Currently we're pretty stupid about how we split our documents into chunks. We look for obvious boundaries; if those don't provide small enough chunks, we look for newlines and sentence ends. We should be much smarter here: most SCC documents have obvious hierarchical structure, and we probably should split them into chunks based on that structure in the future.

The system has a notion of a style for a summary. A "style" encompasses a number of things:

  • The prompts used to generate summaries.
  • The specific LLM used to generate summaries, and its parameters.

When I first built the site, I had close to a dozen styles, experimenting with wildly different prompts, and with different LLMs, including ChatGPT-3.5-Turbo, Vicuna 13B, and RedPajama 3B. After a lot of experimentation, I boiled things down to just a single style, called concise, which uses ChatGPT-3.5-Turbo and attempts to generate a neutral-voice summary that is as short as possible while still being informative.

One last point about summarization: I decided to use LangChain since I'd never used it before. Alas, I don't think I'll use it again. At is heart, LangChain contains a set of tools for flexibly manipulating LLM prompts. It's a fine idea, but the actual implementation leaves much to be desired. LangChain's primitives feel like they should be composable but often aren't; the library suffers from type erasure, making it difficult to know what parameters are available for a given chain; the documentation is poor; there are key missing features — like counting actual tokens used — that make it of limited use. I'm glad I tried it, though!

Development

This is a Python 3.11 project, using Django 4.2, LangChain 0.0.1xx, and Django Distill 3.

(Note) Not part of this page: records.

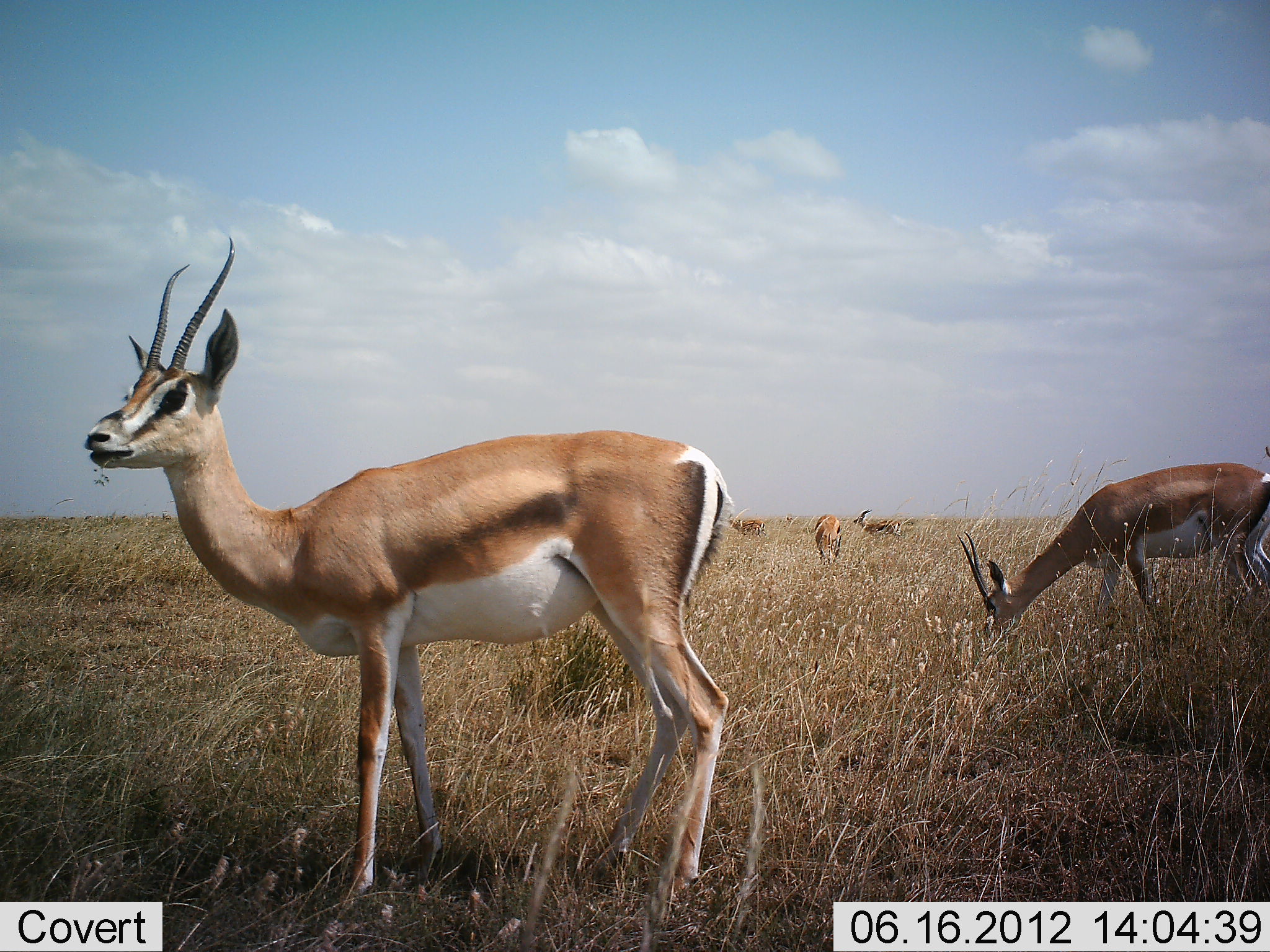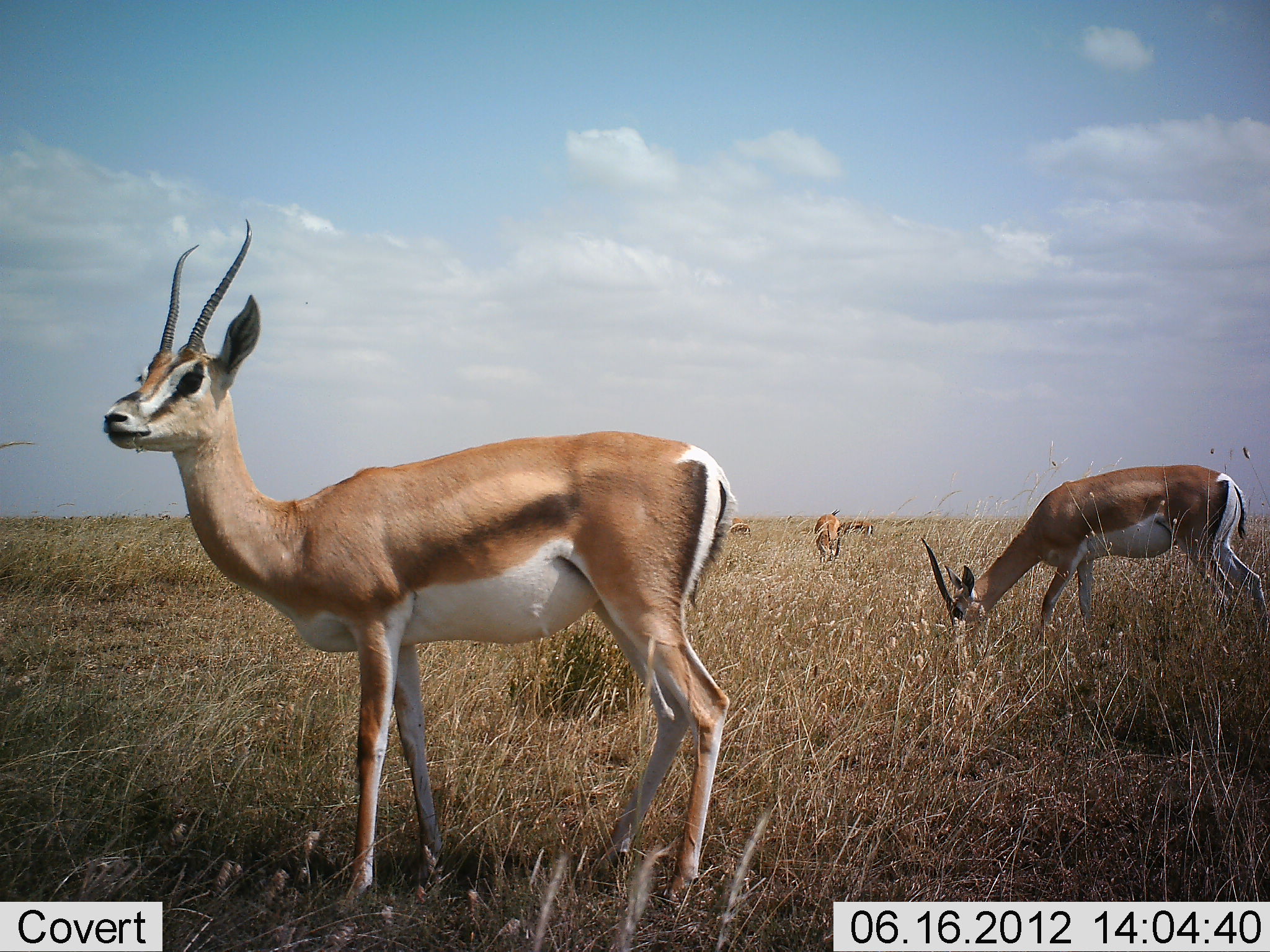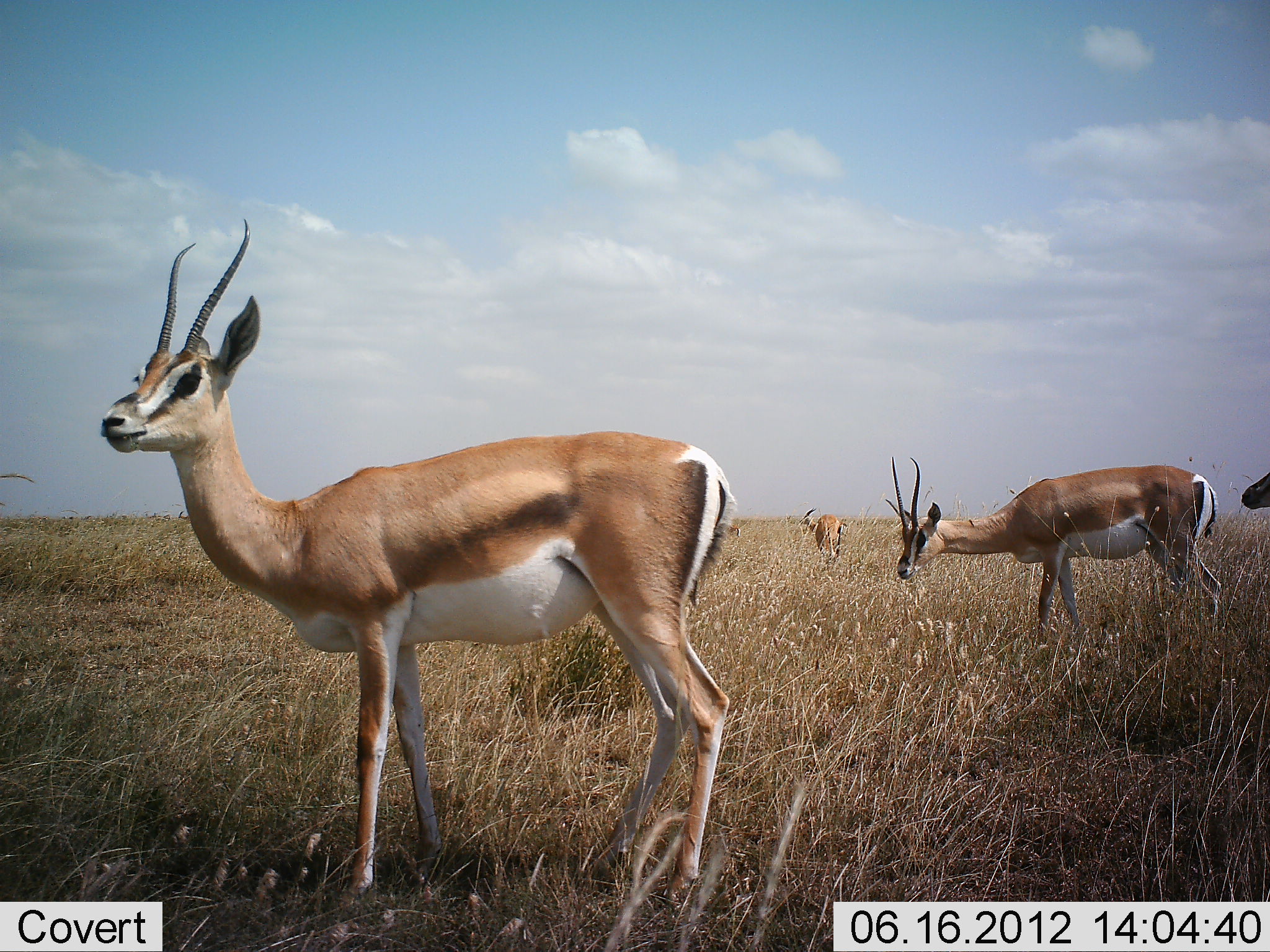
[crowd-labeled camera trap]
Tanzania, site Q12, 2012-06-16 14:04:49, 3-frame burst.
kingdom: Animalia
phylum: Chordata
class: Mammalia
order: Artiodactyla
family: Bovidae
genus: Nanger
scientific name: Nanger granti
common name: grant's gazelle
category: gazellegrants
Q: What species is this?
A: Gazellegrants (grant's gazelle) (Nanger granti).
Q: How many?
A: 6.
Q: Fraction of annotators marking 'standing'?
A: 70%.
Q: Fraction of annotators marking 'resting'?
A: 10%.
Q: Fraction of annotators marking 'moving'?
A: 50%.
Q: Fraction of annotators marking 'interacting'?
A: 0%.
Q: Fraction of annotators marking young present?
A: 0%.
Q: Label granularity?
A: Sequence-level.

We use Poetry to manage dependencies.

To get started, create a virtual environment and install the dependencies:

poetry install

Then, copy the .env-sample file to a .env file and make any changes you'd like. (You can leave it as-is for now.)

Now you have a choice. You can either use whatever data is already present in the checked-in database (data/db.sqlite3), or you can start with a fresh one. If you'd like to start fresh, delete the data/db.sqlite3 file and then run:

poetry run python manage.py migrate

Great; you should have a data/db.sqlite3 file. You're ready to go.

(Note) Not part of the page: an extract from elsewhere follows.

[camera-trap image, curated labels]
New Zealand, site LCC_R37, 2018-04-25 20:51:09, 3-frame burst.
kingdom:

To crawl the Seattle Legistar website, run:

poetry run python manage.py legistar crawl-calendar --start today

You can run crawl-calendar multiple times in a row safely; if it encounters a document already in the database, it merely moves on. Otherwise, it adds a record of the document to the database.

Next, extract and summarize the crawled documents, legislative agenda items, and meetings:

poetry run python manage.py documents extract all
poetry run python manage.py documents summarize all
poetry run python manage.py legistar summarize all-legislation
poetry run python manage.py legistar summarize all-meetings

From here, you can run the Django development server to see what you've got:

poetry run python manage.py runserver

Or you can build the static site into ./dist:

poetry run python manage.py distill-local --force --collectstatic

All of the above commands are run by the GitHub actions workflow. For local development, there's also a convenient ./scripts/update-all.sh script that runs all of the above commands in sequence.

Project structure

This is a typical Django app, albeit with an atypical build-to-static-site deployment step.

Of interest:

  • server.lib.* contains utility code used throughout
  • server.documents.* contains code for storing our Document and DocumentSummary state. See server/documents/models.py for the database model definitions, summarize.py for the LangChain + OpenAI code to chunk and summarize individual documents, extract.py for our current (poor) PDF text extraction code, and management/commands/documents.py for the Django management commands that run the extraction and summarization.
  • server.legistar.* contains code for storing meetings (Meeting) and legislative agenda items (Legislation), along with their summaries (MeetingSummary, LegislationSummary), code for crawling seattle.legistar.com (see server/legistar/lib/crawl.py), code for summarizing meetings and legislations (see server/legistar/summarize/*.py), and code to generate the static site (see server/legistar/urls.py and server/legistar/views.py).